74% of higher education professionals have said their institution is facing significant financial constraints. For example, the University of Arizona projected $250 million in lost tuition revenue due to COVID-19. There is added pressure when you consider colleges as entities competing against each other for business.
How are Community Colleges Faring?
From 2019 to 2021, community college enrollment fell 15%. Meanwhile, enrollment at highly selective colleges increased by 3.1%, which equaled pre-pandemic levels. Smaller schools are also more likely to struggle due to fewer open spots for enrollment compared to bigger schools. In 2019, 419 colleges were still accepting applications after the traditional May 1st deadline.
With declining enrollment, schools will have to compete for students in order to maintain their tuition revenue.
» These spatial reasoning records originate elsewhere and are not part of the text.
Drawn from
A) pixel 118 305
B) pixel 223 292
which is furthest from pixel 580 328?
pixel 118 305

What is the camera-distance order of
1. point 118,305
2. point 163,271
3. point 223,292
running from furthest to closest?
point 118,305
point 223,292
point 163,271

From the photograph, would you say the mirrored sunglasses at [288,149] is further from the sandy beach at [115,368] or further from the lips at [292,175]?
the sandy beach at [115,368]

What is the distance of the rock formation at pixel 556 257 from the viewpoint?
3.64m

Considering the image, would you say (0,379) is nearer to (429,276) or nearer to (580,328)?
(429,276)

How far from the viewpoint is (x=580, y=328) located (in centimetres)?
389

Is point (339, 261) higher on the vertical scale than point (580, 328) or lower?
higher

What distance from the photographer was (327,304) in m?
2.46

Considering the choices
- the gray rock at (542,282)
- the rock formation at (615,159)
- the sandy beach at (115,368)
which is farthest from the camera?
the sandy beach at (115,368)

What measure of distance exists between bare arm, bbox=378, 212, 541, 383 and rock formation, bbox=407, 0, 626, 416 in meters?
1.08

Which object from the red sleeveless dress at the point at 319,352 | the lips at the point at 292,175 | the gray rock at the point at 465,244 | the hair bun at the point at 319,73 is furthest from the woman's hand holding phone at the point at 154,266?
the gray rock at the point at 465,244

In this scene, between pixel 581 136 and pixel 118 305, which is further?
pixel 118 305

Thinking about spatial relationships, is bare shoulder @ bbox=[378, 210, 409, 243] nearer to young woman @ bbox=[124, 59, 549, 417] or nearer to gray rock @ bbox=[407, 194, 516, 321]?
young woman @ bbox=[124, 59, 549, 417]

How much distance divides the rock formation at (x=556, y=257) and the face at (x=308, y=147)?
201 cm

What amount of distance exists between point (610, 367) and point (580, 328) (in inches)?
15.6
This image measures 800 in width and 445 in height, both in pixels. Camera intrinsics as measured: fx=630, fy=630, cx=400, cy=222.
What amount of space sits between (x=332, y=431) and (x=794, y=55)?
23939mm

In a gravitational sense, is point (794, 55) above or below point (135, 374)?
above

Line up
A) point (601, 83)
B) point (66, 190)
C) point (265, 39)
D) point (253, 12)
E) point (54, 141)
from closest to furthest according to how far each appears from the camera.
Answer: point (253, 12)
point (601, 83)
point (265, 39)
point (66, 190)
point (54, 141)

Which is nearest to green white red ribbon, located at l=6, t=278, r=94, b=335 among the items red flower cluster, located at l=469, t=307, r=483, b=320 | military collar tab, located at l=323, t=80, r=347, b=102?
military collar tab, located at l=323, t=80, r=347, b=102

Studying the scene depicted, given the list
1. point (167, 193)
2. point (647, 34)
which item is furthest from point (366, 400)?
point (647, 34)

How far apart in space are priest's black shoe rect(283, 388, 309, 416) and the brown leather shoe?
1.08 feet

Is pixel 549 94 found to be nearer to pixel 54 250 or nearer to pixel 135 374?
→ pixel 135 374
However, even with rising costs, many universities operate with a tiny margin. For example, La Salle University has more than 5,000 students but operates with just a 2.6% margin.
Not all colleges are going out of business. Ivy Leagues and other highly selective schools have a competitive advantage compared to other schools. Sought-after degrees are considered higher in value at selective schools compared to public and community colleges. Large endowments also allow Ivy Leagues and similar schools to offer generous financial aid to attract students.
Endowments: How Schools Will Survive
Considering that endowments are beneficial in helping schools survive, how do they really work? Endowments are financial assets created from charitable donations. They are designed to create a permanent pool of investments without too much risk. Universities use endowments to fund general operations, student aid programs, research and fellowships, and public service missions. Schools that typically spend 5% or less of their endowment each year assume less risk for the future. Only 106 universities have endowments of more than $1 billion.
Higher education is a huge investment, so it’s important you make sure your choice is financially viable. You can do this by determining the financial health of your selected college before you enroll. Looking over endowment reports, tuition discounts, the financial responsibility composite score, and news reports can be great sources of information.
You should also be prepared for the chance your college could close. Some colleges close slowly over months or years while others shut down nearly immediately. If your college does close, they might sign transfer agreements with nearby universities to help students finish their degrees. Be wary of high pressure tactics to accept transfer agreements and get the details of how credits will be transferred before making a decision.
It might also be helpful to reach out to local legal aid offices for help and advice if you know your college will close. Researching federal loan discharge options can also be beneficial, especially when your college closes while you’re enrolled or soon after you withdraw because you may qualify for a full refund of payments and even garnished wages.